PALOPO – Jendral Komando Wilayah Gerakan Aktivis Mahasiswa (GAM) Luwu Raya, Apet menanggapi pernyataan Kasat Reskrim Palopo AKP Andi Aris Abubakar, tentang dugaan nota fiktif pada pembayaran Bahan Bakar Minyak 12 OPD Pemkot Palopo.

Apet menuturkan bahwa dalam pernyataan Kasat Reskrim Polres Palopo beberapa waktu lalu (Kamis 17/3/2022) mengatakan bahwa dari pihak Polres Palopo sudah melakukan pemeriksaan terhadap 12 OPD namun semua yang kita lakukan dan mintai keterangan, itu semua ada STS nya dan terlampir STS nya sehingga kami dari Polres Palopo tidak bisa melakukan penyelidikan lebih lanjut kasus ini.

Apet mengatakan bahwa memang betul sudah ada pengambalian uang yan dilakukan oleh OPD Kota Palopo ini dan itu juga tertera dalam Laporan BPK dengan bukti STS yang diterima oleh BPK.

"Namun hanya beberapa yang kemudian dikembalikan oleh OPD tersebut, dalam Laporan BPK Provinsi Sulawesi Selatan tentang pengambalian biaya pengeluaran bahan bakar minyak, BPK hanya menerima STS dan slip setoran senilai Rp 12.778.801,00, sedangkan total kerugian uang negara ini senilai Rp 191.808.539.00 dan masih terdapat kerugian negara senilai Rp 179.029.738.00," kata Apet.

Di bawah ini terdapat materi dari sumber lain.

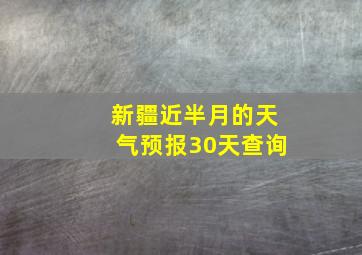 新疆近半月的天气预报30天查询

Lanjut apet, GAM Komando Luwu Raya mendesak pihak Polres Palopo untuk melakukan pemeriksaan ulang terhadap OPD Pemkot Palopo tersebut dan memeriksa secara teliti STS nya serta terbuka kepada publik sekaitan penegakan supremasi hukum kasus-kasus korupsi yang ditanganinya.

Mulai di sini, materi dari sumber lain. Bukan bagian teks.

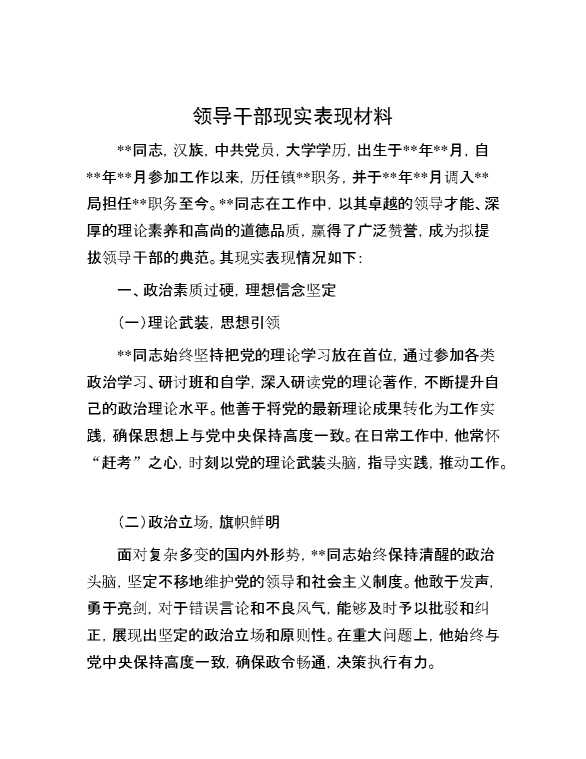 领导干部现实表现材料

**同志，汉族，中共党员，大学学历，出生于**年**月，自**年**月参加工作以来，历任镇**职务，并于**年**月调入**局担任**职务至今。**同志在工作中，以其卓越的领导才能、深厚的理论素养和高尚的道德品质，赢得了广泛赞誉，成为拟提拔领导干部的典范。其现实表现情况如下：

一、政治素质过硬，理想信念坚定

（一）理论武装，思想引领

**同志始终坚持把党的理论学习放在首位，通过参加各类政治学习、研讨班和自学，深入研读党的理论著作，不断提升自己的政治理论水平。他善于将党的最新理论成果转化为工作实践，确保思想上与党中央保持高度一致。在日常工作中，他常怀“赶考”之心，时刻以党的理论武装头脑，指导实践，推动工作。

（二）政治立场，旗帜鲜明

面对复杂多变的国内外形势，**同志始终保持清醒的政治头脑，坚定不移地维护党的领导和社会主义制度。他敢于发声，勇于亮剑，对于错误言论和不良风气，能够及时予以批驳和纠正，展现出坚定的政治立场和原则性。在重大问题上，他始终与党中央保持高度一致，确保政令畅通，决策执行有力。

"Ini menurut kami pernyataan pak Kasat Reskrim itu masih simpang siur kerena sangat jelas kerugian dan pengembalian uang negara tersebut dalam laporan BPK Provinsi Sulawesi Selatan, apakah memang STS yang disedorkan ke pihak Polres Palopo ini, pengembaliannya itu mengambalikan secara keseluruhan kerugian negara atauka STS yang diterima Polres ini juga sama yang diterima oleh BPK Provinsi Sulawesi Selatan. Padahal sangat jelas BPK Provinsi Sulawesi Selatan merekomendasi kepada Pemerintaha Kota Palopo untuk menyetorkan sisa kelebihan pembayaran BBM ke kas Umum Daerah sebesar Rp.179.029.738.00.," jelas Apet.

Sekedar diketahui sebelumnya, mahasiswa yang tergabung dalam Komando Wilayah Gerakan Aktivis Mahasiswa (GAM) Luwu Raya melakukan demonstrasi di Polres Palopo, Kamis 17 Maret 2022.

Demonstrasi itu terkait dugaan korupsi nota fiktif BBM tahun 2020,  di lingkup Pemkot Palopo, aksi tersebut berlangsung ricuh.